Collected data:
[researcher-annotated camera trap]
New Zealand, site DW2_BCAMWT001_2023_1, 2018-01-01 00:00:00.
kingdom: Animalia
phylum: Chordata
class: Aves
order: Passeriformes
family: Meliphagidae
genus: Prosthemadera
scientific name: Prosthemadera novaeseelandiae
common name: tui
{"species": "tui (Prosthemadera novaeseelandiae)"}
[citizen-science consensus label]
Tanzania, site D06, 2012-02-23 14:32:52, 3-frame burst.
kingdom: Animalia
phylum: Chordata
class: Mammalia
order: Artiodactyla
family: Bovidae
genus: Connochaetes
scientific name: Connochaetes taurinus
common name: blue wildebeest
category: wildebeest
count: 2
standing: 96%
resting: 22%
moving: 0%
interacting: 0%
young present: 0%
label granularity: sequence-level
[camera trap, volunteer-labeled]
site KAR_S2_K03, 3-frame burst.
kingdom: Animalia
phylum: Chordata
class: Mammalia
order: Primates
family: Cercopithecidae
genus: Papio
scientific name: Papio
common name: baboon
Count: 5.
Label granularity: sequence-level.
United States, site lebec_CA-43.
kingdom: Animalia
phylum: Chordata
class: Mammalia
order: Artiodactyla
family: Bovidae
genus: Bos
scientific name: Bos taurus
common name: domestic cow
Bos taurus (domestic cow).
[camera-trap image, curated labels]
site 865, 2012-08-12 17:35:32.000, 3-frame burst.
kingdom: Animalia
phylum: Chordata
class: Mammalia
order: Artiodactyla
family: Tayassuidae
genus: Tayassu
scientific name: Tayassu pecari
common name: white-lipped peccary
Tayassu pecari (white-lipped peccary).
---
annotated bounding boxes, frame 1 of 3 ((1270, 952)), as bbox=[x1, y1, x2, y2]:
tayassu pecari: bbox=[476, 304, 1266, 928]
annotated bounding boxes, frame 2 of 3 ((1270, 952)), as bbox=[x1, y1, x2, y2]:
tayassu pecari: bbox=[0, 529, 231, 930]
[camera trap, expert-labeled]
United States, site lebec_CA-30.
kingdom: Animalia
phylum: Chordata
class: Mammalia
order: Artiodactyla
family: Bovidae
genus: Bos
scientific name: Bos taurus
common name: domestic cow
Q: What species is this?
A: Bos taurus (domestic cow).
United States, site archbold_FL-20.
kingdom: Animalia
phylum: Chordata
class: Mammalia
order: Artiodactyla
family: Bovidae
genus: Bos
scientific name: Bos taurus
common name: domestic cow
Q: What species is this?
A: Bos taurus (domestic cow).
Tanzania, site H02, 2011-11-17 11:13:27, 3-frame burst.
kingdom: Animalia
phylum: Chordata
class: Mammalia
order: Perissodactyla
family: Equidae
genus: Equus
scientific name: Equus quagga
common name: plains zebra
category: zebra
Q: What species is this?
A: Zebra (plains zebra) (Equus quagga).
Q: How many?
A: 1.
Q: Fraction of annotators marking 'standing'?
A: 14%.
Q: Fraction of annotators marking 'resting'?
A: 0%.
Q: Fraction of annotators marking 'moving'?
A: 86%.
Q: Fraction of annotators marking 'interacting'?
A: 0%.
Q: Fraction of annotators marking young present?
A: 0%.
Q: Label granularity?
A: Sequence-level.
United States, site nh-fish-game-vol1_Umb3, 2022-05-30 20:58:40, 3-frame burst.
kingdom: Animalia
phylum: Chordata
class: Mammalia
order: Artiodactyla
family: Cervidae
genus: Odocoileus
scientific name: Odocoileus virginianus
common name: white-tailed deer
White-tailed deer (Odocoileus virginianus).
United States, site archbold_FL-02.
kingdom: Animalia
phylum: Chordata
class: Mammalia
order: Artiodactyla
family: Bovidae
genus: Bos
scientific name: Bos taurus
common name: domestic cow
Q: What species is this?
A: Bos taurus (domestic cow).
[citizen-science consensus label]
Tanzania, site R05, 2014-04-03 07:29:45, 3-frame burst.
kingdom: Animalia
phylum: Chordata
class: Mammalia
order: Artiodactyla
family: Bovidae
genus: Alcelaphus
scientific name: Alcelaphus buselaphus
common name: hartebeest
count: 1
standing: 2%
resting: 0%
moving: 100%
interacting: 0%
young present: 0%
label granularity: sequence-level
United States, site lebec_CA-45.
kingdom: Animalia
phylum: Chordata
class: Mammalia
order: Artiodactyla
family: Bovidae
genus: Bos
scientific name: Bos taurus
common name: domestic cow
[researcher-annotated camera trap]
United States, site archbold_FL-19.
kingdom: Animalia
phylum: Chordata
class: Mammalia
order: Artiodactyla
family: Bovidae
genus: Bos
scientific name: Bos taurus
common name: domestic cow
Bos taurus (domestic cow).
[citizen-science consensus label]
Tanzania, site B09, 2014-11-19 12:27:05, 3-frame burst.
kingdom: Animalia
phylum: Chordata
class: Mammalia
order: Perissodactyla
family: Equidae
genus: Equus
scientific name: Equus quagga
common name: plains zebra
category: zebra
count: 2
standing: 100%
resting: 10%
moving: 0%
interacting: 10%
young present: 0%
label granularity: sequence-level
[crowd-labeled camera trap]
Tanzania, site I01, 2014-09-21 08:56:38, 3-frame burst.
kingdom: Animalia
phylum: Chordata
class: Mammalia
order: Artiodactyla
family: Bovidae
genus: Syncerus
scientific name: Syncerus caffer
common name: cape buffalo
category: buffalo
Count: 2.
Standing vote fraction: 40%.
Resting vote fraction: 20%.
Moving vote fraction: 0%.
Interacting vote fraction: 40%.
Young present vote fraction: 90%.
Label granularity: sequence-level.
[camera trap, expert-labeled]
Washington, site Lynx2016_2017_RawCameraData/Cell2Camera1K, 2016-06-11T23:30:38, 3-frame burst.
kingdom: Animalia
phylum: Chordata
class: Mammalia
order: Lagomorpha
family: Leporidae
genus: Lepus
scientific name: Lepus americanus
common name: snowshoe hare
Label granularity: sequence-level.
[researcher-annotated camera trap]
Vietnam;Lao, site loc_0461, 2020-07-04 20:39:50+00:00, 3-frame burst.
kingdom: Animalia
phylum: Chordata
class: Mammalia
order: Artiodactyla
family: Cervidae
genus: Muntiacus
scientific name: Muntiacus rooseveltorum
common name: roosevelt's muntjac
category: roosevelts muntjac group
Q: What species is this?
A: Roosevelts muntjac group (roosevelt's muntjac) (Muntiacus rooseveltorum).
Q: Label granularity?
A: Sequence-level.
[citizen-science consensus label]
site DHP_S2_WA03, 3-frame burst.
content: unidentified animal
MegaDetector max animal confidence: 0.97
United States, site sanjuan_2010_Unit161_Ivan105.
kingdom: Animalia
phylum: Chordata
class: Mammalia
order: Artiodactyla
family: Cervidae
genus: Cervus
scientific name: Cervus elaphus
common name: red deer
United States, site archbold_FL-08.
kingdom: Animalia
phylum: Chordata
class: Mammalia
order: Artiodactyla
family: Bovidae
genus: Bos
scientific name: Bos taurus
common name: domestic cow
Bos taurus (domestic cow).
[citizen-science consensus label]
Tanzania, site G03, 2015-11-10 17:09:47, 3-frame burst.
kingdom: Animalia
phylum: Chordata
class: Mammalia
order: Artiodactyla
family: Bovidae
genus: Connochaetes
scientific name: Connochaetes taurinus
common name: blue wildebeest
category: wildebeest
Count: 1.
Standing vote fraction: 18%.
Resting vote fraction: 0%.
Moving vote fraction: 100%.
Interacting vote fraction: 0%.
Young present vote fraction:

TASK DIRECTIONS: All records shown above must be set down again verbatim.

PROBLEM SOLUTION:
[researcher-annotated camera trap]
New Zealand, site DW2_BCAMWT001_2023_1, 2018-01-01 00:00:00.
kingdom: Animalia
phylum: Chordata
class: Aves
order: Passeriformes
family: Meliphagidae
genus: Prosthemadera
scientific name: Prosthemadera novaeseelandiae
common name: tui
{"species": "tui (Prosthemadera novaeseelandiae)"}
[citizen-science consensus label]
Tanzania, site D06, 2012-02-23 14:32:52, 3-frame burst.
kingdom: Animalia
phylum: Chordata
class: Mammalia
order: Artiodactyla
family: Bovidae
genus: Connochaetes
scientific name: Connochaetes taurinus
common name: blue wildebeest
category: wildebeest
count: 2
standing: 96%
resting: 22%
moving: 0%
interacting: 0%
young present: 0%
label granularity: sequence-level
[camera trap, volunteer-labeled]
site KAR_S2_K03, 3-frame burst.
kingdom: Animalia
phylum: Chordata
class: Mammalia
order: Primates
family: Cercopithecidae
genus: Papio
scientific name: Papio
common name: baboon
Count: 5.
Label granularity: sequence-level.
United States, site lebec_CA-43.
kingdom: Animalia
phylum: Chordata
class: Mammalia
order: Artiodactyla
family: Bovidae
genus: Bos
scientific name: Bos taurus
common name: domestic cow
Bos taurus (domestic cow).
[camera-trap image, curated labels]
site 865, 2012-08-12 17:35:32.000, 3-frame burst.
kingdom: Animalia
phylum: Chordata
class: Mammalia
order: Artiodactyla
family: Tayassuidae
genus: Tayassu
scientific name: Tayassu pecari
common name: white-lipped peccary
Tayassu pecari (white-lipped peccary).
---
annotated bounding boxes, frame 1 of 3 ((1270, 952)), as bbox=[x1, y1, x2, y2]:
tayassu pecari: bbox=[476, 304, 1266, 928]
annotated bounding boxes, frame 2 of 3 ((1270, 952)), as bbox=[x1, y1, x2, y2]:
tayassu pecari: bbox=[0, 529, 231, 930]
[camera trap, expert-labeled]
United States, site lebec_CA-30.
kingdom: Animalia
phylum: Chordata
class: Mammalia
order: Artiodactyla
family: Bovidae
genus: Bos
scientific name: Bos taurus
common name: domestic cow
Q: What species is this?
A: Bos taurus (domestic cow).
United States, site archbold_FL-20.
kingdom: Animalia
phylum: Chordata
class: Mammalia
order: Artiodactyla
family: Bovidae
genus: Bos
scientific name: Bos taurus
common name: domestic cow
Q: What species is this?
A: Bos taurus (domestic cow).
Tanzania, site H02, 2011-11-17 11:13:27, 3-frame burst.
kingdom: Animalia
phylum: Chordata
class: Mammalia
order: Perissodactyla
family: Equidae
genus: Equus
scientific name: Equus quagga
common name: plains zebra
category: zebra
Q: What species is this?
A: Zebra (plains zebra) (Equus quagga).
Q: How many?
A: 1.
Q: Fraction of annotators marking 'standing'?
A: 14%.
Q: Fraction of annotators marking 'resting'?
A: 0%.
Q: Fraction of annotators marking 'moving'?
A: 86%.
Q: Fraction of annotators marking 'interacting'?
A: 0%.
Q: Fraction of annotators marking young present?
A: 0%.
Q: Label granularity?
A: Sequence-level.
United States, site nh-fish-game-vol1_Umb3, 2022-05-30 20:58:40, 3-frame burst.
kingdom: Animalia
phylum: Chordata
class: Mammalia
order: Artiodactyla
family: Cervidae
genus: Odocoileus
scientific name: Odocoileus virginianus
common name: white-tailed deer
White-tailed deer (Odocoileus virginianus).
United States, site archbold_FL-02.
kingdom: Animalia
phylum: Chordata
class: Mammalia
order: Artiodactyla
family: Bovidae
genus: Bos
scientific name: Bos taurus
common name: domestic cow
Q: What species is this?
A: Bos taurus (domestic cow).
[citizen-science consensus label]
Tanzania, site R05, 2014-04-03 07:29:45, 3-frame burst.
kingdom: Animalia
phylum: Chordata
class: Mammalia
order: Artiodactyla
family: Bovidae
genus: Alcelaphus
scientific name: Alcelaphus buselaphus
common name: hartebeest
count: 1
standing: 2%
resting: 0%
moving: 100%
interacting: 0%
young present: 0%
label granularity: sequence-level
United States, site lebec_CA-45.
kingdom: Animalia
phylum: Chordata
class: Mammalia
order: Artiodactyla
family: Bovidae
genus: Bos
scientific name: Bos taurus
common name: domestic cow
[researcher-annotated camera trap]
United States, site archbold_FL-19.
kingdom: Animalia
phylum: Chordata
class: Mammalia
order: Artiodactyla
family: Bovidae
genus: Bos
scientific name: Bos taurus
common name: domestic cow
Bos taurus (domestic cow).
[citizen-science consensus label]
Tanzania, site B09, 2014-11-19 12:27:05, 3-frame burst.
kingdom: Animalia
phylum: Chordata
class: Mammalia
order: Perissodactyla
family: Equidae
genus: Equus
scientific name: Equus quagga
common name: plains zebra
category: zebra
count: 2
standing: 100%
resting: 10%
moving: 0%
interacting: 10%
young present: 0%
label granularity: sequence-level
[crowd-labeled camera trap]
Tanzania, site I01, 2014-09-21 08:56:38, 3-frame burst.
kingdom: Animalia
phylum: Chordata
class: Mammalia
order: Artiodactyla
family: Bovidae
genus: Syncerus
scientific name: Syncerus caffer
common name: cape buffalo
category: buffalo
Count: 2.
Standing vote fraction: 40%.
Resting vote fraction: 20%.
Moving vote fraction: 0%.
Interacting vote fraction: 40%.
Young present vote fraction: 90%.
Label granularity: sequence-level.
[camera trap, expert-labeled]
Washington, site Lynx2016_2017_RawCameraData/Cell2Camera1K, 2016-06-11T23:30:38, 3-frame burst.
kingdom: Animalia
phylum: Chordata
class: Mammalia
order: Lagomorpha
family: Leporidae
genus: Lepus
scientific name: Lepus americanus
common name: snowshoe hare
Label granularity: sequence-level.
[researcher-annotated camera trap]
Vietnam;Lao, site loc_0461, 2020-07-04 20:39:50+00:00, 3-frame burst.
kingdom: Animalia
phylum: Chordata
class: Mammalia
order: Artiodactyla
family: Cervidae
genus: Muntiacus
scientific name: Muntiacus rooseveltorum
common name: roosevelt's muntjac
category: roosevelts muntjac group
Q: What species is this?
A: Roosevelts muntjac group (roosevelt's muntjac) (Muntiacus rooseveltorum).
Q: Label granularity?
A: Sequence-level.
[citizen-science consensus label]
site DHP_S2_WA03, 3-frame burst.
content: unidentified animal
MegaDetector max animal confidence: 0.97
United States, site sanjuan_2010_Unit161_Ivan105.
kingdom: Animalia
phylum: Chordata
class: Mammalia
order: Artiodactyla
family: Cervidae
genus: Cervus
scientific name: Cervus elaphus
common name: red deer
United States, site archbold_FL-08.
kingdom: Animalia
phylum: Chordata
class: Mammalia
order: Artiodactyla
family: Bovidae
genus: Bos
scientific name: Bos taurus
common name: domestic cow
Bos taurus (domestic cow).
[citizen-science consensus label]
Tanzania, site G03, 2015-11-10 17:09:47, 3-frame burst.
kingdom: Animalia
phylum: Chordata
class: Mammalia
order: Artiodactyla
family: Bovidae
genus: Connochaetes
scientific name: Connochaetes taurinus
common name: blue wildebeest
category: wildebeest
Count: 1.
Standing vote fraction: 18%.
Resting vote fraction: 0%.
Moving vote fraction: 100%.
Interacting vote fraction: 0%.
Young present vote fraction:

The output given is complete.